A survey of residents to gauge opinion on a Thanet Parkway railway station will involve just 300 people based in Thanet and Dover.
Kent County Council cabinet members agreed on December 2 to defer a decision on funding the proposed station until later in January and to carry out the survey following an Environment & Transport Cabinet Committee where members suggested further consultation be carried out.
Council leaders will examine results from the survey alongside the planning consultation which is open now and runs until January 20.
The decision to again consult on the station, which has spiralled in cost to £34.51million, was despite a warning given to the transport committee by Katie Stewart that: “Without the decision by Cabinet to move forward on this project we will lose the £14million SELEP funding and the project will not be delivered in the current timescale and it is unlikely it will be delivered in the future.”

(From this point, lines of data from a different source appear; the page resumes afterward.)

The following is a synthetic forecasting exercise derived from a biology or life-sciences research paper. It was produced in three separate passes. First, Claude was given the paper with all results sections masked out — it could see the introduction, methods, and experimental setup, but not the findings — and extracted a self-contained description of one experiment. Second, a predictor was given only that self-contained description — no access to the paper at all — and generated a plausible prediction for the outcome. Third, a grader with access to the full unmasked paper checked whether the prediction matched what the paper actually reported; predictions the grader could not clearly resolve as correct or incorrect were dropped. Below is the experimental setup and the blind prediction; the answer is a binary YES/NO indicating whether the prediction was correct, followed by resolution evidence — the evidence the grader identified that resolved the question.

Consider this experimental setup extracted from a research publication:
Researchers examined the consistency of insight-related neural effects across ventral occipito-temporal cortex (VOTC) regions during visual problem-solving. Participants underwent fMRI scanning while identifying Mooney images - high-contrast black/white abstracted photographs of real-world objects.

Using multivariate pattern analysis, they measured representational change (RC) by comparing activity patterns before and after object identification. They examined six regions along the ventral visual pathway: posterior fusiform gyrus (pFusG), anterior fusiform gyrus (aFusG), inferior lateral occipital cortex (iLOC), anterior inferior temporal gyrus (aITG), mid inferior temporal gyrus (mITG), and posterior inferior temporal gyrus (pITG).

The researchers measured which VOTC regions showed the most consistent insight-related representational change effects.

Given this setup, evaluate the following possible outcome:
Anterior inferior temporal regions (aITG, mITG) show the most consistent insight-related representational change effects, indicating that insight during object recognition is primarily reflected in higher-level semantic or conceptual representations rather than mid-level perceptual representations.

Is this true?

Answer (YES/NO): NO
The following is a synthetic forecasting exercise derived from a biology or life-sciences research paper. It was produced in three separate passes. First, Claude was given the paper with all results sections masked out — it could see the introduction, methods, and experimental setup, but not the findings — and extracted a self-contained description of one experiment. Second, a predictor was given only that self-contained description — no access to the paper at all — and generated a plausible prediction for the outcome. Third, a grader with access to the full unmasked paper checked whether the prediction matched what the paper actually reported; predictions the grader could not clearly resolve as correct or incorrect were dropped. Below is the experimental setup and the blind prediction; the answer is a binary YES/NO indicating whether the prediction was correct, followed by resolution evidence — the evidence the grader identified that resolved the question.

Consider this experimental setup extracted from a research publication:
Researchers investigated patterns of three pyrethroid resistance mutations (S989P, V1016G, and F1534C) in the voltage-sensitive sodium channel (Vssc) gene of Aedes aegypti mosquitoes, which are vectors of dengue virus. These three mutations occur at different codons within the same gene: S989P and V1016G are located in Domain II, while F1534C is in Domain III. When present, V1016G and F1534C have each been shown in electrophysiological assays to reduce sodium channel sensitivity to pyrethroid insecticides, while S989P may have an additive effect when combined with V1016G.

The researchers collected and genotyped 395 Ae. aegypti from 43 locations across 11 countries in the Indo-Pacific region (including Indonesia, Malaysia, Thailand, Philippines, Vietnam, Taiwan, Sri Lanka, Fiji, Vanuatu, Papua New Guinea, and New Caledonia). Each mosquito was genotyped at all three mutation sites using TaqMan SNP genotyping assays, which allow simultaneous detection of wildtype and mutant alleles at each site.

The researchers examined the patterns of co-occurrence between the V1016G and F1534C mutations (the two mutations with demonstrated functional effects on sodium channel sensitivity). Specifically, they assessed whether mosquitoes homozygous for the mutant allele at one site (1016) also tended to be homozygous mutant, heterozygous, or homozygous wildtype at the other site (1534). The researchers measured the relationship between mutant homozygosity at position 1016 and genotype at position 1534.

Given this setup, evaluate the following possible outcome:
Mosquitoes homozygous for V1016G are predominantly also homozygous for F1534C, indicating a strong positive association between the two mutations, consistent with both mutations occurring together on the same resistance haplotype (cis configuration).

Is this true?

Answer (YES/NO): NO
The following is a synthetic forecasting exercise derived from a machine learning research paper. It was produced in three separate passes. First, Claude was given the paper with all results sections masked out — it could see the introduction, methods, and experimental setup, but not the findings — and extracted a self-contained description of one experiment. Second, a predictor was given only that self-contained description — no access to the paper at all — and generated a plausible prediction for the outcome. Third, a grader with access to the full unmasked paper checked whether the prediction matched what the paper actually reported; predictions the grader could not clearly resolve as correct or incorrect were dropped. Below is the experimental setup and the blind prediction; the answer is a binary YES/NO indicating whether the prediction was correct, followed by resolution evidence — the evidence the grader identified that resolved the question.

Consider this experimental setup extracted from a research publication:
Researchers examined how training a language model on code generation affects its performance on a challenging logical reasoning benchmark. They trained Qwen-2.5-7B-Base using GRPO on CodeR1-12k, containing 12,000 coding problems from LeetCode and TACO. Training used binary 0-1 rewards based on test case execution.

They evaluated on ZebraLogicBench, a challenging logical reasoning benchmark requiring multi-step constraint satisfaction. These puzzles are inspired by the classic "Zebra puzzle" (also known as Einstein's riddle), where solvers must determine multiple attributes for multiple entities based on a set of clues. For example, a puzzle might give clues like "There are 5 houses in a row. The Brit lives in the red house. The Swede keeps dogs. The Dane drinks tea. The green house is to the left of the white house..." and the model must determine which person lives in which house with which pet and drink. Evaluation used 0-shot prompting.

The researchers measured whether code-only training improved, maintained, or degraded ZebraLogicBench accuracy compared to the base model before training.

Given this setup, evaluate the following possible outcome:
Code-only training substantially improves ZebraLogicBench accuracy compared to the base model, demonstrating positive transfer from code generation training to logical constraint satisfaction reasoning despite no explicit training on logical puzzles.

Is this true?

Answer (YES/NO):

The survey will take place in January.
A KCC spokesperson said: “The public opinion survey will be undertaken of a representative sample of 300 people in the catchment area of the station in the first few weeks of January after the Christmas holiday period.
“At the same time, the Statutory Planning Consultation on the planning application for the Thanet Parkway Railway Station is open until January 20 and the public can submit their views on the proposal.
“The planning consultation was publicised via a newsletter delivered to all households in Cliffsend (approximately 800), plus official planning notices have been displayed near the site and letters sent to the most significantly affected residents.
“The current planning consultation is the fourth on the proposed Thanet Parkway railway station. There were two pre-planning consultations – in 2015 and 2017, a Statutory Planning Consultation in 2018 which led to the application being withdrawn in November 2019, and the current Statutory Planning Consultation on the current application.”
However, KCC councillor Barry Lewis says the survey is not good enough and full consultation was the suggestion put forward by the transport committee.
He said: “I am furious, this is not what the committee asked for, we wanted a full consultation.
“This is £34.5million of tax payers money being spent on land which Network Rail will own the freehold of without the agreement of the people of Thanet. This poll is not in the spirit of our recommendation and I am urging Thanet residents to write to KCC cabinet member for transport Michael Payne, care of Sessions House at Maidstone, with their views.”
Fellow county councillor Paul Messenger added: “The Cabinet decided that to run a full consultation alongside the public consultation for the planning application was too much so they’ve opted for a scaled down consultation. I’m disappointed but would encourage all to exercise their rights to ( if they want to) place their objections on the KCC portal for the Thanet Parkway Station planning application consultation.”
The original estimated cost of the Parkway project was £11.2 million but that sum has now tripled.
The project funding package includes £14million Local Growth Fund, £2m from Thanet District Council with a grant agreement currently being drafted, £700,000 from East Kent Spatial Development Company and the remaining funding of £17.81 million from Kent County Council.
The hike in costs means the project will now be reviewed by the SE England Local Enterprise Partnership (SELEP) – which administers Local Growth Fund cash – in February 2020 with a Full Business Case required to confirm that the project “still presents value for money.” If full funding is not in place SELEP may withdraw its contribution.
Concerns raised by councillors last month included questions over why Thanet needs an eighth railway station, passenger safety at an unmanned station and the danger of more building on agricultural land due to the expectation of the station creating demand for 4,500 new homes.
Changes made to the planning application currently being considered include removing the proposed footbridge over the railway line and using the existing Petley’s Arch subway instead.
Access into the station from Hengist Way will now be a left-in, left-out arrangement allowing free-flow of traffic eastbound between the Sevenscore roundabout and the Lord of the Manor roundabout without the need to stop at traffic lights
In order to secure the SELEP money, KCC will need to agree to the project by the end of January 2020. Construction of the station is earmarked to start in 2020/21 with proposed completion in 2022.